Vasil (Vaso) Abashidze (ვასო (ვასილ) აბაშიძე; Васи́лий Абаши́дзе) (4 December 1854 – 9 October 1926) was a Georgian theater actor and a founder of a realistic acting tradition in Georgia.

==Career==
Born in Dusheti, Georgia, then part of Tiflis Governorate, Russian Empire, Abashidze worked as a teacher in Kutaisi and Azerbaijan. At the same time, he played for amateur theatre troupes in Kutaisi. In 1879, he joined the renewed professional Georgian dramatic troupe in Tiflis and featured in comedies by both Georgian and foreign authors. His best roles included Famusov (Griboyedov’s Woe from Wit), Khlestakov (Gogol’s The Government Inspector), Belogubov and Iusov (Alexander Ostrovsky’s A Lucrative Post), and Tartuffe and Argan (Molière’s The Imaginary Invalid). He translated and adapted over 42 comedies and vaudevilles, and in 1885 he founded the theatrical paper Teatri ("The Theater"). In 1922, he was granted the title of People's Artist by Soviet Georgia. Abashidze's name has been given to the Tbilisi Music and Drama State Theatre. He died in Tbilisi and he is buried at the Mtatsminda Pantheon of Writers and Public Figures.

==Family==
In 1879 he married the actress Mako Saparova (1860–1940), later People's Artist of Georgia (1925). Their daughter Anastasia (Taso) Abashidze (1881–1958) was also a theatre actress.

- Tasks and exercises
(1) Decide whether each statement agrees with the biography of Vasil Abashidze, answering yes or no and quoting the words of the biography that settle it. (a) Abashidze founded the theatrical paper Teatri in 1879. (b) Abashidze married Mako Saparova in 1879. (c) Abashidze is buried at the Mtatsminda Pantheon of Writers and Public Figures.
(2) Reproduce the Abashidze biography word for word, everything from "Vasil (Vaso) Abashidze" down to "tradition in Georgia.".

- Provided records
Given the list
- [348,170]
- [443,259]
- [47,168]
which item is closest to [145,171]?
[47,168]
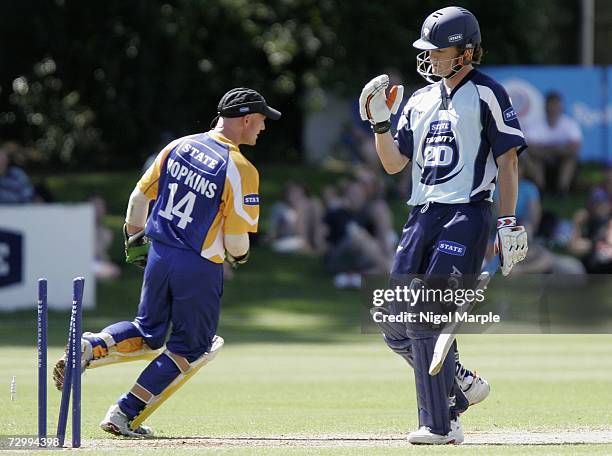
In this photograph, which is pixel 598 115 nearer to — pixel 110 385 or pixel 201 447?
pixel 110 385

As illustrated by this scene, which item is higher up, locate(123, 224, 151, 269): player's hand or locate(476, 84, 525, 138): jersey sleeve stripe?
locate(476, 84, 525, 138): jersey sleeve stripe

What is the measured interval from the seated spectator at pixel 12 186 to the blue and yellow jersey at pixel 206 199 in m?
11.2

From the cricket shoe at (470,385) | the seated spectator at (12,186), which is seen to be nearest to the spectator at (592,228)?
the seated spectator at (12,186)

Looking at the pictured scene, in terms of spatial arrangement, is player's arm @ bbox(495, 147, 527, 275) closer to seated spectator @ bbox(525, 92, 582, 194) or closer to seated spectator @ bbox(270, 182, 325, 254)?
seated spectator @ bbox(270, 182, 325, 254)

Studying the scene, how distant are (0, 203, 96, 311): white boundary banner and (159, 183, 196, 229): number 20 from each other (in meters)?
10.1

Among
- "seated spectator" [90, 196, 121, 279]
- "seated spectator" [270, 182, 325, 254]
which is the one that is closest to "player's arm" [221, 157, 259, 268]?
"seated spectator" [90, 196, 121, 279]

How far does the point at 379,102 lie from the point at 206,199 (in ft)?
3.74

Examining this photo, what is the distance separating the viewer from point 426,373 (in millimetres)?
7465

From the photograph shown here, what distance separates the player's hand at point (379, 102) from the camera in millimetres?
7656

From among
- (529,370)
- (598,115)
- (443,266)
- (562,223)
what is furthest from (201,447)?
(598,115)

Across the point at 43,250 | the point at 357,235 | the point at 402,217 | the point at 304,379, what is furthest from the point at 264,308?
the point at 304,379

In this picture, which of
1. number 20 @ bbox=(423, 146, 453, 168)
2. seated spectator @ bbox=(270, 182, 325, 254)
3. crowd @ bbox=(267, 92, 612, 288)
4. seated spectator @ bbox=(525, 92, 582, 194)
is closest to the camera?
number 20 @ bbox=(423, 146, 453, 168)

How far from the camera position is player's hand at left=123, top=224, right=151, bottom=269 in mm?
8297

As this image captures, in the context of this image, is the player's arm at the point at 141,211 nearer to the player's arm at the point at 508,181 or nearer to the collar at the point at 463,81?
the collar at the point at 463,81
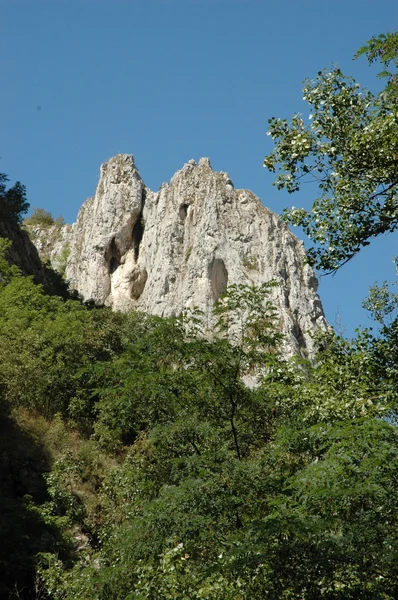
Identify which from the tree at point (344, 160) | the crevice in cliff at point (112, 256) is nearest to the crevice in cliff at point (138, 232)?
the crevice in cliff at point (112, 256)

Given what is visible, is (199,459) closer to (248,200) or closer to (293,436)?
(293,436)

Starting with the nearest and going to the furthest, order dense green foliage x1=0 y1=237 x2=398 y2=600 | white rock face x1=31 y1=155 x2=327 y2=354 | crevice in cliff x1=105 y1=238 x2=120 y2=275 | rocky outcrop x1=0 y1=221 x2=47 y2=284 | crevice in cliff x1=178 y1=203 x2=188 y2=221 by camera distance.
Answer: dense green foliage x1=0 y1=237 x2=398 y2=600 < rocky outcrop x1=0 y1=221 x2=47 y2=284 < white rock face x1=31 y1=155 x2=327 y2=354 < crevice in cliff x1=178 y1=203 x2=188 y2=221 < crevice in cliff x1=105 y1=238 x2=120 y2=275

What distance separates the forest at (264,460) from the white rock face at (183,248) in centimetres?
4489

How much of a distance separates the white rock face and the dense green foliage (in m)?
42.5

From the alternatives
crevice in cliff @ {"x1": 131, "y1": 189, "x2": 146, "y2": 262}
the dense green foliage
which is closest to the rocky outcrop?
the dense green foliage

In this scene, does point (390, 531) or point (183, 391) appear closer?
point (390, 531)

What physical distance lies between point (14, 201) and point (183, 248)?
24.5 meters

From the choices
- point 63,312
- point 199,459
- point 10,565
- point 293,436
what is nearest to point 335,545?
point 293,436

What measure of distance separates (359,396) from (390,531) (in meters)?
2.21

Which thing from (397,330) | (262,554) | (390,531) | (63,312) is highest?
(63,312)

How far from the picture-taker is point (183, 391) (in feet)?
45.5

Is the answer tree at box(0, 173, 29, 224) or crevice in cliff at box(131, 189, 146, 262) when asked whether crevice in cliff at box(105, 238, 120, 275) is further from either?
tree at box(0, 173, 29, 224)

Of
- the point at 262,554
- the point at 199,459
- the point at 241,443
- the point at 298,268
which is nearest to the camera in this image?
the point at 262,554

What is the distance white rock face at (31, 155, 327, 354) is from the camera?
64000 mm
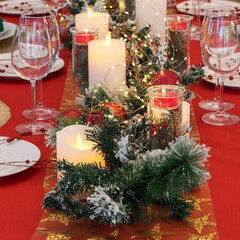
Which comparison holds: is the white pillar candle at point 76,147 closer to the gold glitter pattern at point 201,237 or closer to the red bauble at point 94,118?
the red bauble at point 94,118

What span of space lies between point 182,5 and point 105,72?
48.9 inches

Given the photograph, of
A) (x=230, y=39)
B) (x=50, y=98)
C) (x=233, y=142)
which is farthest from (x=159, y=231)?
(x=50, y=98)

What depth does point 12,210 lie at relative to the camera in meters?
0.83

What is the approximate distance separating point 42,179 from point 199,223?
0.33 metres

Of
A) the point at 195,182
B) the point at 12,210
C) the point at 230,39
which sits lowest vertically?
the point at 12,210

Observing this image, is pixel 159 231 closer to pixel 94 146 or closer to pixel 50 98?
pixel 94 146

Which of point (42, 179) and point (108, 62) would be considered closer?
point (42, 179)

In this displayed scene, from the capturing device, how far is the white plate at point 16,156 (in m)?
0.94

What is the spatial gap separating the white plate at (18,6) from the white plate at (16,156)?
145 cm

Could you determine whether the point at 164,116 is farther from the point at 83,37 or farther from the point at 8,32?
the point at 8,32

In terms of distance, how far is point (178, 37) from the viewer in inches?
52.4

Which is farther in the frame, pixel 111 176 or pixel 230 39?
pixel 230 39

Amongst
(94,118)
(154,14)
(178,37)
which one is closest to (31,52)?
(94,118)

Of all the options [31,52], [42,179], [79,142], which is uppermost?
[31,52]
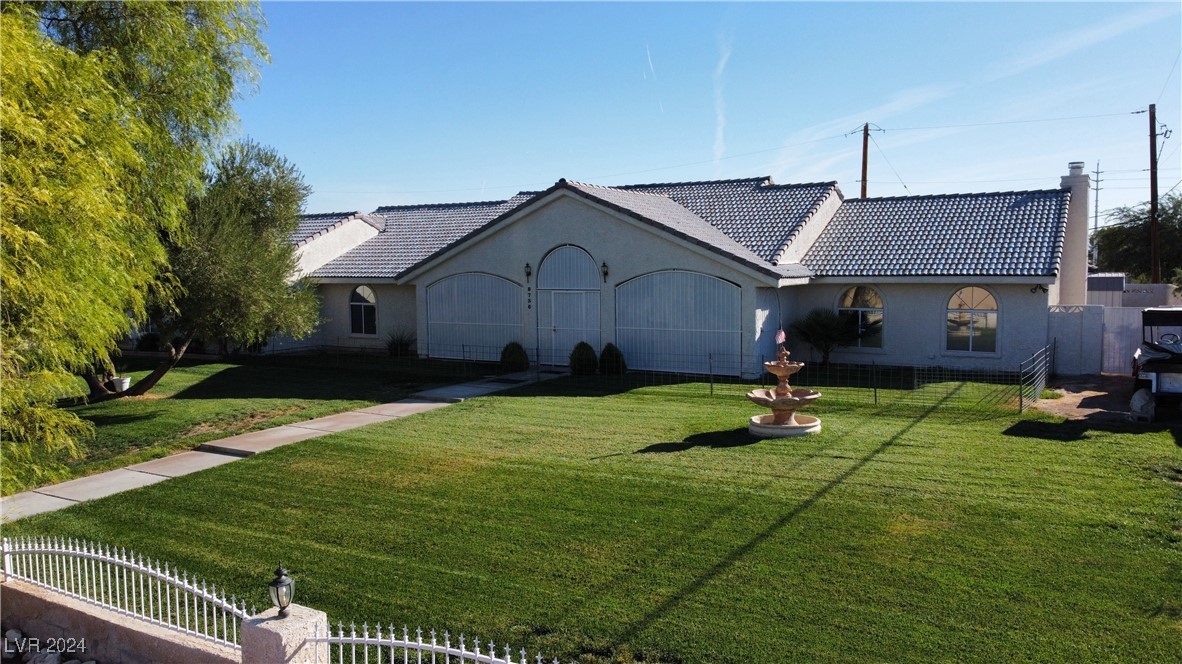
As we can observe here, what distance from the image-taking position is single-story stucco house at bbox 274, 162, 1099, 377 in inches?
848

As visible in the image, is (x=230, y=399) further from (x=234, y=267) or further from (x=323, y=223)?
(x=323, y=223)

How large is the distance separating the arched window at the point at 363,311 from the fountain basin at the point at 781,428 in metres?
18.1

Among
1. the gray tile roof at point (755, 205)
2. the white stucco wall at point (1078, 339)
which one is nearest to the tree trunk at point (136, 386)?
the gray tile roof at point (755, 205)

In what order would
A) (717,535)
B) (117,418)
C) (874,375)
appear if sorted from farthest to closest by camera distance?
1. (874,375)
2. (117,418)
3. (717,535)

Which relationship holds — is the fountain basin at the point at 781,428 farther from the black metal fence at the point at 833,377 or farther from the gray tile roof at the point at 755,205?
the gray tile roof at the point at 755,205

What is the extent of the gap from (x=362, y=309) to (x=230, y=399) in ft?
34.6

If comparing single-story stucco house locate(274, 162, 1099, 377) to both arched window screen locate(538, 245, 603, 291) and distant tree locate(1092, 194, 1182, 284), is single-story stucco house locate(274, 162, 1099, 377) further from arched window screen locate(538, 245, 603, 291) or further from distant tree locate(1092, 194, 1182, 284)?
distant tree locate(1092, 194, 1182, 284)

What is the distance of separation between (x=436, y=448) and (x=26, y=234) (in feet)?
25.9

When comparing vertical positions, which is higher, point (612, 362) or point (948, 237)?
point (948, 237)

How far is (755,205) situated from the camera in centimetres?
2709

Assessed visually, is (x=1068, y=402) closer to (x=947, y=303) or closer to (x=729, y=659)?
(x=947, y=303)

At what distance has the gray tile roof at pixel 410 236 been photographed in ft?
96.1

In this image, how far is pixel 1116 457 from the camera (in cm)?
1247

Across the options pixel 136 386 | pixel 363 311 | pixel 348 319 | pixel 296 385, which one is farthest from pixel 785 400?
pixel 348 319
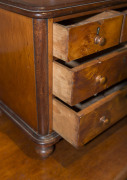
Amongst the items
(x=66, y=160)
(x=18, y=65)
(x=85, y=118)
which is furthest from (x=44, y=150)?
(x=18, y=65)

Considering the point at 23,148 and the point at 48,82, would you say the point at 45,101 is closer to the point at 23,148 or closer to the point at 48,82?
the point at 48,82

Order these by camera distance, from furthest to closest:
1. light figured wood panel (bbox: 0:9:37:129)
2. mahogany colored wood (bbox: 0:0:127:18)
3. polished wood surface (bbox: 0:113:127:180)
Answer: polished wood surface (bbox: 0:113:127:180), light figured wood panel (bbox: 0:9:37:129), mahogany colored wood (bbox: 0:0:127:18)

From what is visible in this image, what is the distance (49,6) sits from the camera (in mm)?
641

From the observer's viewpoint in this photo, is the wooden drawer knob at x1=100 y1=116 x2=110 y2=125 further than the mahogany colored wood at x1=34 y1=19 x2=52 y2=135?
Yes

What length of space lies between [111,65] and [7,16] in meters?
0.41

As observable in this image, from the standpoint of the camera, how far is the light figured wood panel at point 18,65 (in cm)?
74

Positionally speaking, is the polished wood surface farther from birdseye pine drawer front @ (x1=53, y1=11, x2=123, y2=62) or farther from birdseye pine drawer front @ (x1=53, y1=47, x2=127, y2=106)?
birdseye pine drawer front @ (x1=53, y1=11, x2=123, y2=62)

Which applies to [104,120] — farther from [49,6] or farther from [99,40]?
[49,6]

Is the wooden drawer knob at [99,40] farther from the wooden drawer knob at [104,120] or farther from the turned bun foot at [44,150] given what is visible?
the turned bun foot at [44,150]

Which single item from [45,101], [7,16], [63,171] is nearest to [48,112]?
[45,101]

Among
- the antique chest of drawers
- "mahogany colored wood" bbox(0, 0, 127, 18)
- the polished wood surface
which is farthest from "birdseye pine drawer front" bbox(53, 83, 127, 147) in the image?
"mahogany colored wood" bbox(0, 0, 127, 18)

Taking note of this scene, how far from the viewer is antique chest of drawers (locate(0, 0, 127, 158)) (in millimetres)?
680

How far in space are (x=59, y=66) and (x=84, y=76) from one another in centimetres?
9

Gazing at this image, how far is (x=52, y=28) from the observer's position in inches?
27.0
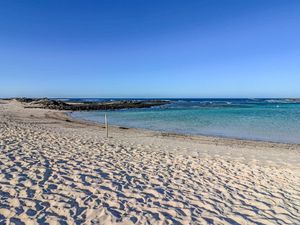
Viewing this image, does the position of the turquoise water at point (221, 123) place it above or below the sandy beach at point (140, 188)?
below

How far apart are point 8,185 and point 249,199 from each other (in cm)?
534

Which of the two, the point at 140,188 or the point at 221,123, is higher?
the point at 140,188

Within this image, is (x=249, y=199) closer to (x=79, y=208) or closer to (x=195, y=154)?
(x=79, y=208)

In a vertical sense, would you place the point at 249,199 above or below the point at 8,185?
below

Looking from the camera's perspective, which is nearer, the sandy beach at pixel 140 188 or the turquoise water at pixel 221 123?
the sandy beach at pixel 140 188

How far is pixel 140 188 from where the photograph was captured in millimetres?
5820

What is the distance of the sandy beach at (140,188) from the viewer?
4535mm

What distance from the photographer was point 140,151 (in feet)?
33.0

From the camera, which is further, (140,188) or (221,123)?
(221,123)

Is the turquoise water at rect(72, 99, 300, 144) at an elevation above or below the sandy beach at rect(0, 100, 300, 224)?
below

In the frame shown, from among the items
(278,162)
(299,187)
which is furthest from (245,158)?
(299,187)

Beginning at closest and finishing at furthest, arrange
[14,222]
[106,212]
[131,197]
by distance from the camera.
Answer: [14,222]
[106,212]
[131,197]

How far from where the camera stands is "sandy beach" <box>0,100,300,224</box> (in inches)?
179

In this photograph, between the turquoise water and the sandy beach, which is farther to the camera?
the turquoise water
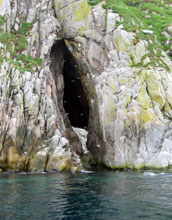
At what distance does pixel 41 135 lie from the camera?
4666 centimetres

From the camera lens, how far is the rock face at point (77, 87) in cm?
4553

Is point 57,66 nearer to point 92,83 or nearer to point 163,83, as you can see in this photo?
point 92,83

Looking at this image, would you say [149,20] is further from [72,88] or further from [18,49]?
[18,49]

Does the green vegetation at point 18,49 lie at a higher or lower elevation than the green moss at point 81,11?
lower

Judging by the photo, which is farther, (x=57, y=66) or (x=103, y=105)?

- Per-task answers
(1)
(a) No: "in 1885 he founded the theatrical paper Teatri"
(b) Yes: "In 1879 he married the actress Mako Saparova"
(c) Yes: "he is buried at the Mtatsminda Pantheon of Writers and Public Figures"

(2)
Vasil (Vaso) Abashidze (ვასო (ვასილ) აბაშიძე; Васи́лий Абаши́дзе) (4 December 1854 – 9 October 1926) was a Georgian theater actor and a founder of a realistic acting tradition in Georgia.